In fact, Scranton named five different analytical problems with the familiar narrative of the history of big business, including the fact that such a narrative came from a fallacy of composition – that the questions and answers given within it did not come from a comprehensive review of all American business realities, and so could not hold for generalizations on American business history; that such a narrative was effectively teleological, circumscribing research efforts and conclusions through deterministic and functionalist views that privileged big business strategies as the goal of all; that it ascribed a fundamental rationality to the ways in which core firms emerged in the course of history, creating a an ever-deepening path of pseudo-analysis, or redescription, which disallowed other points of view, and finally, that this narrative limited analysis of the diversity of the processes of emergence even for core firms.

Instead of a single movement toward mass production, American business developed during the “Second Industrial Revolution” in four primary approaches, because not all products had similar end uses nor all customers identical needs. Those four different approaches to manufacturing included custom manufacturing, in which products whose market was not constant, predictable, or large were manufactured to specification by hand; batch manufacturing, or the making of various items in small groups to fit a certain market demand, and often involving some customization of the goods in question; bulk manufacturing, which was a process using general purpose machines to manufacture large amounts of various differing products for sale in a large quantity; and mass or flow production, the system that constituted the core industries’ use of economies of scale, and high levels of throughput and required a stable, consistent market. Each approach was different, and suited differing product and consumer needs. Each also had its own impact on the American economy, on solutions to manufacturing techniques, and even on the development of manufacturing within urban areas. One of the best examples of custom production is the building of railroad locomotives, which employed thousands of workers, but could not be undertaken on a mass production basis because the engines themselves were so large, because demand was unpredictable and stock was impossible keep.
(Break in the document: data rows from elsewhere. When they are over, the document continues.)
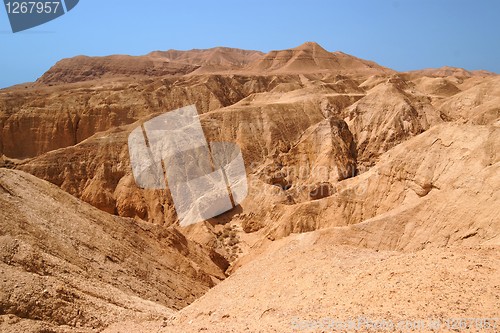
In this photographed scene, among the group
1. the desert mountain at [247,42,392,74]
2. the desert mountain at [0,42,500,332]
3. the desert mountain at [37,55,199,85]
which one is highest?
the desert mountain at [37,55,199,85]

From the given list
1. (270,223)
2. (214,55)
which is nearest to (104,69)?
(214,55)

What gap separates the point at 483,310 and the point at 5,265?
31.7 feet

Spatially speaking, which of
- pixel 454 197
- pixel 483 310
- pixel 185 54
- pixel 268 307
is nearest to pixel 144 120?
pixel 454 197

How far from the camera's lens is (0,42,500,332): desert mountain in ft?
29.8

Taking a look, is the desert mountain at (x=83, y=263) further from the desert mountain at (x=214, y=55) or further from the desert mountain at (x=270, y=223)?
the desert mountain at (x=214, y=55)

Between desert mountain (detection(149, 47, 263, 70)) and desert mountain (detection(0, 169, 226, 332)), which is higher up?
desert mountain (detection(149, 47, 263, 70))

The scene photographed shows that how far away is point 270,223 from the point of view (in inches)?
944

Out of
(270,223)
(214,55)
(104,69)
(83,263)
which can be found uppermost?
(214,55)

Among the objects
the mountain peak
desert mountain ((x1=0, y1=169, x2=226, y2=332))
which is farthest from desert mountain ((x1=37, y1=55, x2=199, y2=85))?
desert mountain ((x1=0, y1=169, x2=226, y2=332))

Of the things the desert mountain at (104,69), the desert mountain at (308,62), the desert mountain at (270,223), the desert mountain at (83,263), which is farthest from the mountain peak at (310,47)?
the desert mountain at (83,263)

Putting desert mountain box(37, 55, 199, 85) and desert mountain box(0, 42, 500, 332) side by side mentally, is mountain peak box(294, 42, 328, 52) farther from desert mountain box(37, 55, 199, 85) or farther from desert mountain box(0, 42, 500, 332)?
desert mountain box(0, 42, 500, 332)

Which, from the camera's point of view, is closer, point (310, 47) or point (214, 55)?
point (310, 47)

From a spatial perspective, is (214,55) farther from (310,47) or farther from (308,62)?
(308,62)

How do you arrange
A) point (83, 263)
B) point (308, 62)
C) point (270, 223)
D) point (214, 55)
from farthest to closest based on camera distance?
point (214, 55) < point (308, 62) < point (270, 223) < point (83, 263)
The differences in size, manufacturing approach, product market, and numbers of employees meant that specialist companies employed different strategies from those of the core firms that have traditionally been the focus of business historians. Those strategies included differentiating products, the use of general purpose machines which could easily be re-purposed for the making of many different products, giving a manufacturer some product flexibility, a focus on quality of product or to meet complex specifications that allowed price to become a secondary consideration for customers, differentiating marketing strategies to help find a niche for specialty products, and the cultivating of skilled workers with shop floor problem-solving abilities that kept the manufacturing process nimble and maintained quality. As the specialist companies developed these business strategies, they also developed management techniques that helped to keep them profitable. These specialist companies often cultivated personal relations between management and employees, rather than the bureaucratic style of the large core firms. They also had to develop systems for tracking orders and itemizing costs because of the greater diversity of goods they manufactured. Marketing frequently required close contact with clients, and the process of manufacturing a final product might involve several smaller firms, making location within industrial districts preferable for reasons of communication and transportation.
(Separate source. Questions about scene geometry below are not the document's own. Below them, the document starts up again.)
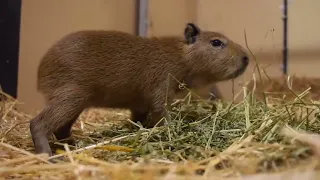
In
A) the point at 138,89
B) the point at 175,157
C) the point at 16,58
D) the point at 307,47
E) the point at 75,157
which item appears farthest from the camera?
the point at 307,47

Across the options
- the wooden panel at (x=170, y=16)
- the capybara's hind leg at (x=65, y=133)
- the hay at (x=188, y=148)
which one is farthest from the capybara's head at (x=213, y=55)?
the wooden panel at (x=170, y=16)

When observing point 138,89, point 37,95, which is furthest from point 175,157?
point 37,95

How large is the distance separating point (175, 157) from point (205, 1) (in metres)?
2.50

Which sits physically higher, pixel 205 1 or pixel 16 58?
pixel 205 1

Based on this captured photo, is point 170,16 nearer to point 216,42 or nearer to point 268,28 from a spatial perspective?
point 268,28

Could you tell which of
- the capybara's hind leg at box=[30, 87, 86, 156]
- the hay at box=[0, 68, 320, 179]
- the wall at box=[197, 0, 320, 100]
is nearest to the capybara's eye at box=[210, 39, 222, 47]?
the hay at box=[0, 68, 320, 179]

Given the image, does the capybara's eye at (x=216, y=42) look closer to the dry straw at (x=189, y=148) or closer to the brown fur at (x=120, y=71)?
the brown fur at (x=120, y=71)

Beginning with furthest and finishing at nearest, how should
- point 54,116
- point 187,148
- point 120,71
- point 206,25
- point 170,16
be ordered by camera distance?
point 170,16 → point 206,25 → point 120,71 → point 54,116 → point 187,148

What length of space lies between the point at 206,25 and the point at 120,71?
192 cm

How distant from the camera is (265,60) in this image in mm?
4098

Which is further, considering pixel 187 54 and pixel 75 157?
pixel 187 54

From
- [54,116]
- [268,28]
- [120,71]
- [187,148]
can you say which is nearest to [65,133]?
[54,116]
Scranton looks at industries as diverse as book printing, engraving, locomotive manufacture, and machine tools. The geographical range of the study is impressive, too, taking into its view most of the American Northeast. This is an important book in the field of business history because it calls into question the dominant narrative in the field and elucidates a new set of strategies and structures for historians to consider while analyzing business history in the United States, opening the field for new and useful work.